Os povos indígenas, embora representem apenas 6% da população global, são responsáveis por mais de quatro mil das aproximadamente 7 mil línguas faladas no mundo. Contudo, a extinção de línguas é uma realidade alarmante: estima-se que mais da metade das línguas em uso atualmente desaparecerá até o final do século XXI. Com isso, a preservação dessas línguas se torna uma questão de relevância global, pois cada idioma é um repositório de saberes, tradições e visões de mundo. Sempre que perdemos uma língua, perdemos um pouco da nossa história e uma maneira de pensar e expressar a realidade.

Em meio à Década Internacional das Línguas Indígenas (2022-2032) da UNESCO, em um momento crítico para a preservação das culturas indígenas, um projeto inovador desenvolvido por pesquisadores de IBM Research Brasil em parceria com a Universidade de São Paulo (USP) está utilizando tecnologias de Inteligência Artificial (IA) para fortalecer e revitalizar as línguas indígenas brasileiras. A iniciativa está criando e desenvolvendo ferramentas que auxiliam a documentação, preservação, vitalização e uso desses idiomas, sempre em colaboração com as comunidades indígenas.

São dois os principais objetivos: vitalizar, ou seja, aumentar a quantidade de jovens que falam e escrevem essas línguas; e fortalecer as línguas indígenas que já se encontram em um processo de desaparecimento.

O projeto teve início em 2023 quando, a partir de um trabalho colaborativo, a IBM e a USP desenvolveram ferramentas de IA para capacitar comunidades indígenas a escrever suas línguas de forma eficaz, utilizando técnicas avançadas de processamento de linguagem natural (PLN). O primeiro projeto colocado em prática foi com a aldeia Tenondé Porã, no extremo sul de São Paulo, em uma parceria com a escola de ensino médio da aldeia. Junto com os alunos e alunas, falantes nativos da língua Guarani Mbya, foram desenvolvidas ferramentas de apoio à escrita da língua, visando a expansão de seu uso no dia a dia, na Internet e nas redes sociais.
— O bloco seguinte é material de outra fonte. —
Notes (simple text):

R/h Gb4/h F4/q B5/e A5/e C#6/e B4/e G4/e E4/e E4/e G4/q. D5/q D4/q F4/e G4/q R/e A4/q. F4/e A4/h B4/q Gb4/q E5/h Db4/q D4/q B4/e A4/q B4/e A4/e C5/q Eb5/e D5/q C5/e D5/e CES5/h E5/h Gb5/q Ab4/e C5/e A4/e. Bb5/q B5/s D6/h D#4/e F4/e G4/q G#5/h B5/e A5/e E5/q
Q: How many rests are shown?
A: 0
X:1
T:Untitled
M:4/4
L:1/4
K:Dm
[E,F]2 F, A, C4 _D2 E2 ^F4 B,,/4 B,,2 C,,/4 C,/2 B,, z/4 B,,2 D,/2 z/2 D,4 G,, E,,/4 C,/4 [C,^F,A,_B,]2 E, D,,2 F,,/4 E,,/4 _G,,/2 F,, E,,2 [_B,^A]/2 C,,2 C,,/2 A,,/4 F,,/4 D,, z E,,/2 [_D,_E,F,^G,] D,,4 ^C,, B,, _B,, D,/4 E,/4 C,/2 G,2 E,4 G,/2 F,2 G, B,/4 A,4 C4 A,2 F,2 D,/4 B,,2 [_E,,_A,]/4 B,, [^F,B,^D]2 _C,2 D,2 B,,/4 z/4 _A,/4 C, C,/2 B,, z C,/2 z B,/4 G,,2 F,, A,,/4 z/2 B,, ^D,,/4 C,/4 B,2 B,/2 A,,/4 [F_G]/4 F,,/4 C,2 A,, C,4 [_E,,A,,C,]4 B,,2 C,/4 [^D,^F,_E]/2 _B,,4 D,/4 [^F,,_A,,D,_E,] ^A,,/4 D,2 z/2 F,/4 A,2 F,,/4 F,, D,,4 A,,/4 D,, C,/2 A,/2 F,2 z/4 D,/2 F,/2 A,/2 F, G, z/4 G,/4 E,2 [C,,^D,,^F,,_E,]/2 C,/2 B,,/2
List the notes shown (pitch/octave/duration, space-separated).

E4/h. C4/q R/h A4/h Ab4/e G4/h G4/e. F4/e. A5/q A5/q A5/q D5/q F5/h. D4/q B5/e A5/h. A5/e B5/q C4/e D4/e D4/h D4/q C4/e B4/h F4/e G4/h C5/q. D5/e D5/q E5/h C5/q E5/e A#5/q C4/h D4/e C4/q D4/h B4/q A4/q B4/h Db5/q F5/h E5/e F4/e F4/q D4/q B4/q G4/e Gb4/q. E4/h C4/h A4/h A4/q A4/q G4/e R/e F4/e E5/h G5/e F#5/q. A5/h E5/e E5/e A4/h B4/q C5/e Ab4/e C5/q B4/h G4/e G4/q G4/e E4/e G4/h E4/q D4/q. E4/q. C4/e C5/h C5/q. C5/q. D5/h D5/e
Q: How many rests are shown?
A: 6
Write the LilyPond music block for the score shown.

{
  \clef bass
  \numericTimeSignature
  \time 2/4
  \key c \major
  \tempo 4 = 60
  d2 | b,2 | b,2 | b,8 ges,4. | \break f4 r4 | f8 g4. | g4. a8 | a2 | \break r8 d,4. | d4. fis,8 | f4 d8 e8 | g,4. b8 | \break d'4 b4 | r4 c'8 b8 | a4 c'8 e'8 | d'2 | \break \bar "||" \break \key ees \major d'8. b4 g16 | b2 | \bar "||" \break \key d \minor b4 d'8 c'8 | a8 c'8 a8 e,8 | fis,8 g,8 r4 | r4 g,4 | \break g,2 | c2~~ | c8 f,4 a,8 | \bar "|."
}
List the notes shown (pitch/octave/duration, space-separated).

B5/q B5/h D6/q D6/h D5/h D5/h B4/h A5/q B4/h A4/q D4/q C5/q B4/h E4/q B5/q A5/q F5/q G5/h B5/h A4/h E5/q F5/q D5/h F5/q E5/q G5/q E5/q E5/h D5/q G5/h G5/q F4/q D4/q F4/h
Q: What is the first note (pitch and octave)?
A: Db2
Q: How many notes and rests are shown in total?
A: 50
O projeto contou com oficinas semanais ao longo do primeiro semestre de 2023, com os estudantes e professores do ensino médio, para que ferramentas de escrita e de documentação linguística fossem exploradas e desenvolvidas de forma conjunta.

Outro projeto que teve início este ano está olhando para o idioma Nheengatu, uma língua histórica que serviu como meio de comunicação entre diversas etnias durante o período imperial brasileiro. Neste caso, a tecnologia de IA utilizada permite que usuários insiram frases em português e recebam traduções para o Nheengatu, ajudando não apenas na preservação do idioma, mas também na sua utilização no cotidiano, especialmente entre os jovens. As ferramentas desenvolvidas buscam fortalecer o uso da língua nas mídias sociais e na internet com o intuito de engajar a juventude e garantir que as novas gerações tenham acesso ao seu patrimônio cultural, um passo crucial para garantir que as línguas indígenas permaneçam relevantes no século XXI.

O projeto da IBM e da USP não é apenas uma iniciativa tecnológica, mas um esforço colaborativo que coloca as comunidades indígenas no centro do processo e fortalece sua identidade cultural. A intenção é capacitar os jovens a se tornarem não apenas falantes, mas também promotores de suas línguas em ambientes digitais, permitindo que esses povos e suas línguas e culturas ocupem seu espaço no mundo digital. Através de oficinas e colaborações, os pesquisadores estão trabalhando para adaptar a tecnologia às necessidades específicas das comunidades, garantindo que as soluções sejam sustentáveis e respeitosas.

O projeto com os Nheengatu também prevê a criação de dicionários digitais, corretores ortográficos e plataformas que promovam o uso das línguas em redes sociais, com o intuito de engajar a juventude e garantir que as novas gerações tenham acesso ao seu patrimônio cultural.

Entre os planos futuros para fortalecer a língua, está a criação de um aplicativo para celular para apoio à escrita, um editor de texto para professores e tradutores, e um programa de parceria para a inserção dessas ferramentas no dia a dia de escolas bilíngues indígenas na Amazônia, bem como a expansão dessas iniciativas para outras línguas como o Baniwa e o Tukano.

O futuro das línguas indígenas no Brasil e no mundo depende de ações inovadoras e da colaboração entre o ecossistema de inovação, que vai de empresas à academia. O projeto da IBM e USP representa um passo significativo nesse caminho, ajudando a garantir que as línguas nativas não sejam apenas preservadas, mas vivam e atuem, de fato, na sociedade.